LegalCrystal Citation
CourtPrivy Council
Decided On
Case NumberPrivy Council Appeal No. 119 of 1931 (From Madras)
Judge
AppellantSecy. of State
RespondentS. Subramaniya Ayyar
Advocates:A.M. Dunne and W. Wallach, for Appellant ; L. DeGruyther and K.V.L. Narasimham, for Respondent. Solicitors for Appellant, The Solicitor, India Office ; Solicitors for Respondent, T.L. Wilson and Co.
Excerpt:
.....before their lordships. the other question that was raised was that this water was supplied from works constructed by the government, and that turns upon what the works constructed by the government were which were relied upon in the written statement. it appears to their lordships that the high court took the correct view in that respect in coming to the conclusion that the only works which were relied upon at the trial before the subordinate judge and the only works which were relied upon in the written statement and in respect of which issue was taken were the works which have been described in respect of this channel. the issue that was raised was whether the channel is recent and was constructed or maintained by the government as alleged in paras. 5 and 6 of the written statement......
Judgment:

LORD ATKIN:

This is an appeal from a decree of the High Court at Madras in a case in which the plaintiff, who is trustee of a temple, brought a suit for a declaration that the temple was entitled to free irrigation in respect of the village of Viranvayal in Madras. The question depends upon the wording of the Madras Irrigation Cess Act of 1865 as amended. The substance of that is that, by S. 1 (a), whenever water is supplied or used for the purpose of irrigation from any river, stream, channel, tank or work belonging to or constructed by Government, it shall be lawful for Government to levy a cess. There is a proviso as to zamindars or inamdars possessing rights which they may have got from previous engagements from Government. The village in question lies on the left bank of the river Korayar, and before the year 1890, which appears to be the first year that really comes into question in this case, there can be no doubt on the findings of the Court that the village was accustomed to be irrigated by drawing water from a channel which ran at about the northernmost part of the village. The river runs from west to east and just before reaching the village it takes a rightangled turn and begins to run almost due south. This village at this time and for some time before exactly how long it is not known, had been drawing water from a channel which led to a tank from which the village lands were irrigated. At that time there was no protection in the nature of a river hank of any size on the left bank of the river, and in consequence the village lands, or a large portion of them, were liable to be flooded at flood time. In 1890, at the request apparently of the temple and at its expense, the Government built a bund or embankment running from the northernmost point south for some distance, which had the effect of keeping the flood water off the greater part of the village lands, still leaving some portion which would then be on the west side of the bank liable to be flooded. At that time the Government, also at the expense of the temple, had reconstructed the channel and executed masonry work so as to secure that there should be a permanent channel. That channel was conveyed by a tunnel or culvert through the bund and between the bund and the river the Government inserted a sluice or sluices which would control the supply of water through the channel.

- What is needed -
Please summarize the Privy Council judgment above in two sentences.

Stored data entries

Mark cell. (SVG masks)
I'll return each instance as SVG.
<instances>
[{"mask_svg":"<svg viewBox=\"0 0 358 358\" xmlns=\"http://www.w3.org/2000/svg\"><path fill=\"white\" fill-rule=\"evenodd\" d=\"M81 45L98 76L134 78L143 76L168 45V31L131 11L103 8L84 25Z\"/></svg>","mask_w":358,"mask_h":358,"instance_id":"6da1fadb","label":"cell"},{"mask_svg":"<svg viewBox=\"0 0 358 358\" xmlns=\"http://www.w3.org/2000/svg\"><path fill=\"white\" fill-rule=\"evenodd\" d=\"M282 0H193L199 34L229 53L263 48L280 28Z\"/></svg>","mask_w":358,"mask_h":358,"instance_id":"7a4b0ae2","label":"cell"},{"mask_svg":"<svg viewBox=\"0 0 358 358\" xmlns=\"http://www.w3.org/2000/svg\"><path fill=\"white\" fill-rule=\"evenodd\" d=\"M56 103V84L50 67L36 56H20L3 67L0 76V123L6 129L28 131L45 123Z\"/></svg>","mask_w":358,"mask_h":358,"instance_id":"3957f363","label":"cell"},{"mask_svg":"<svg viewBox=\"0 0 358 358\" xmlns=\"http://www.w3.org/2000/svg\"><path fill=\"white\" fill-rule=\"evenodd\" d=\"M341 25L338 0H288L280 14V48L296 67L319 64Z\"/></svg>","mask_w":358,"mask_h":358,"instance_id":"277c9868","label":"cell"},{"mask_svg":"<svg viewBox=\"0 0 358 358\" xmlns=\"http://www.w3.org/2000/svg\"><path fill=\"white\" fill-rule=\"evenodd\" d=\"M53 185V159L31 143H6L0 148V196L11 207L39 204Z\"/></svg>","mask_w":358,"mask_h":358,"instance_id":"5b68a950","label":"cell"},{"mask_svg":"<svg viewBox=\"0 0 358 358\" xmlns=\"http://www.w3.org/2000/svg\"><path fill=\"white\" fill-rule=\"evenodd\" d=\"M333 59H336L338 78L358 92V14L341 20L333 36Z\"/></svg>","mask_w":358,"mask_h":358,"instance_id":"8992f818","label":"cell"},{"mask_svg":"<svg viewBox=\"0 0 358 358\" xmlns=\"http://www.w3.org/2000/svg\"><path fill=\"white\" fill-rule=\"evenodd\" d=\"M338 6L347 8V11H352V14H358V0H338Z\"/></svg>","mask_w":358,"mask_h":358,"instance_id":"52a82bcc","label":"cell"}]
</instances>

- Result of the task -
In an appeal from a decree of the High Court at Madras, a temple trustee sought a declaration that the temple was entitled to free irrigation for the village of Viranvayal, a question that depends on the Madras Irrigation Cess Act of 1865, which allows the Government to levy a cess on water supplied for irrigation from any work belonging to or constructed by Government. In 1890, at the temple's expense, the Government built an embankment that kept flood water off most of the village lands and reconstructed the village's irrigation channel with masonry work, carrying it through the embankment by a culvert and adding sluices to control the water supply.